With regard to the appendix, you fell right into the rhetorical trap. Of course suggesting that the appendix may serve a future purpose isn't testable -- but so is declaring it obsolete.

And no, I respectfully disagree: I think I'm picking exactly the right battle. Christians need to be shown that, far from threatening our beliefs, science enhances our understanding of and respect for God, and secularists need to see that being a person of faith does not mean willfully ignoring obvious truths. Quite the opposite, in fact.

It's not about whether the existence of God can be proven, because if it could it would negate the necessity of faith. You don't have faith in the existence of oranges, you can hold them in your hand. The point is not to let secularists get away with saying that because science can't prove God's existence, it proves his non-existence. I know that's not your position, but it is for many.

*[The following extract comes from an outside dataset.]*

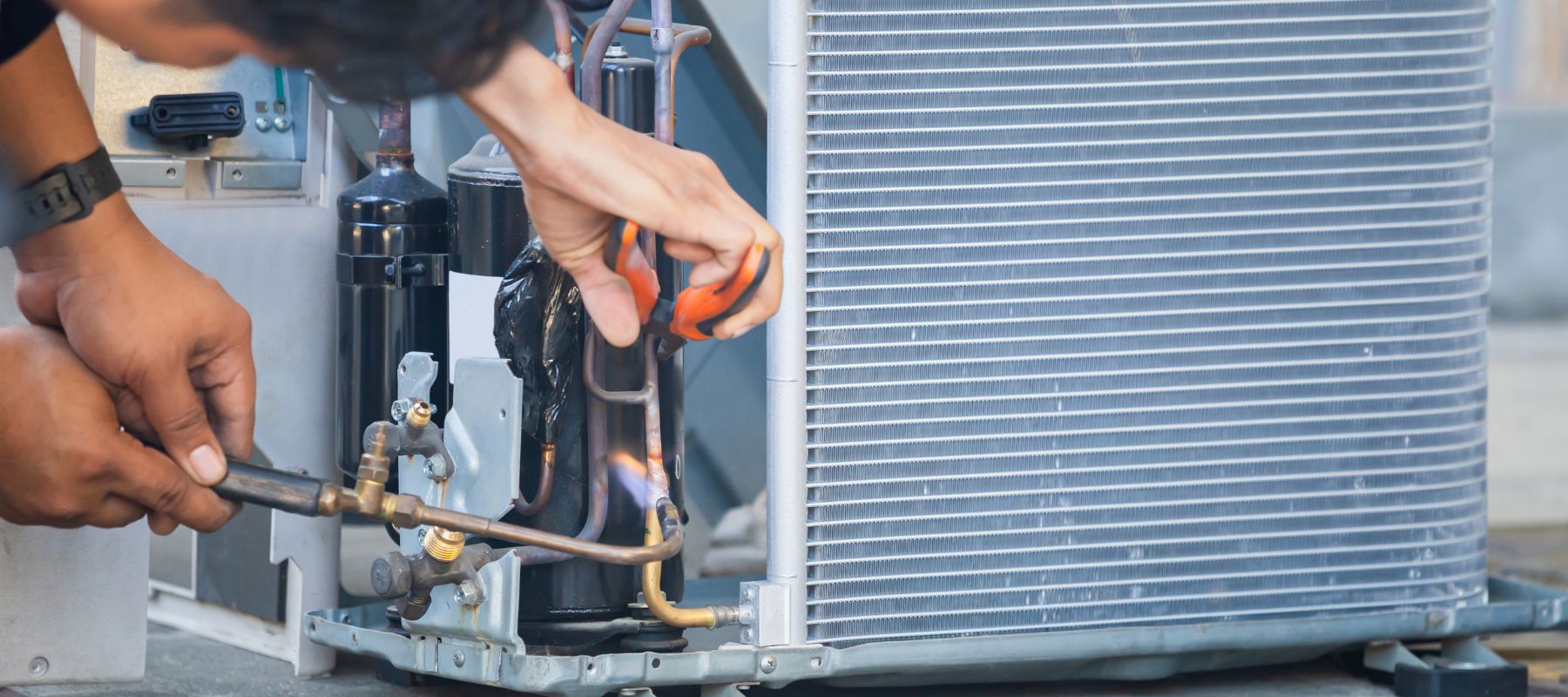 hvac tech using a tool to work on copper piping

Thanks for your compliments! : )

Paul said...

I've started reading a book called, "Open Christianity," and very much agree with what the author states so succinctly early on: that with regard to Christianity, we "pick our myth."

What he means is something I've realized for some time now, but hadn't found such a quick way to put it.

In brief, we know next to nothing as to matters of fact concerning the historical Jesus. The New Testament itself is a densely layered interpretation of a life that was authored mainly or entirely by persons who never met Jesus. They set down into writing oral traditions that had been circulating between 30 and 70 years after his death.

So this multi-authored accretion of stories about Jesus is far from a model of consistency and clarity. It makes us responsible, to use a favorite conservative term, for what we choose to emphasize in that good book, and what sort of interpretation we put on the life of Jesus.

There is nothing "fundamental" about fundamentalism. It's one take. There are others that I, for one, find more compelling.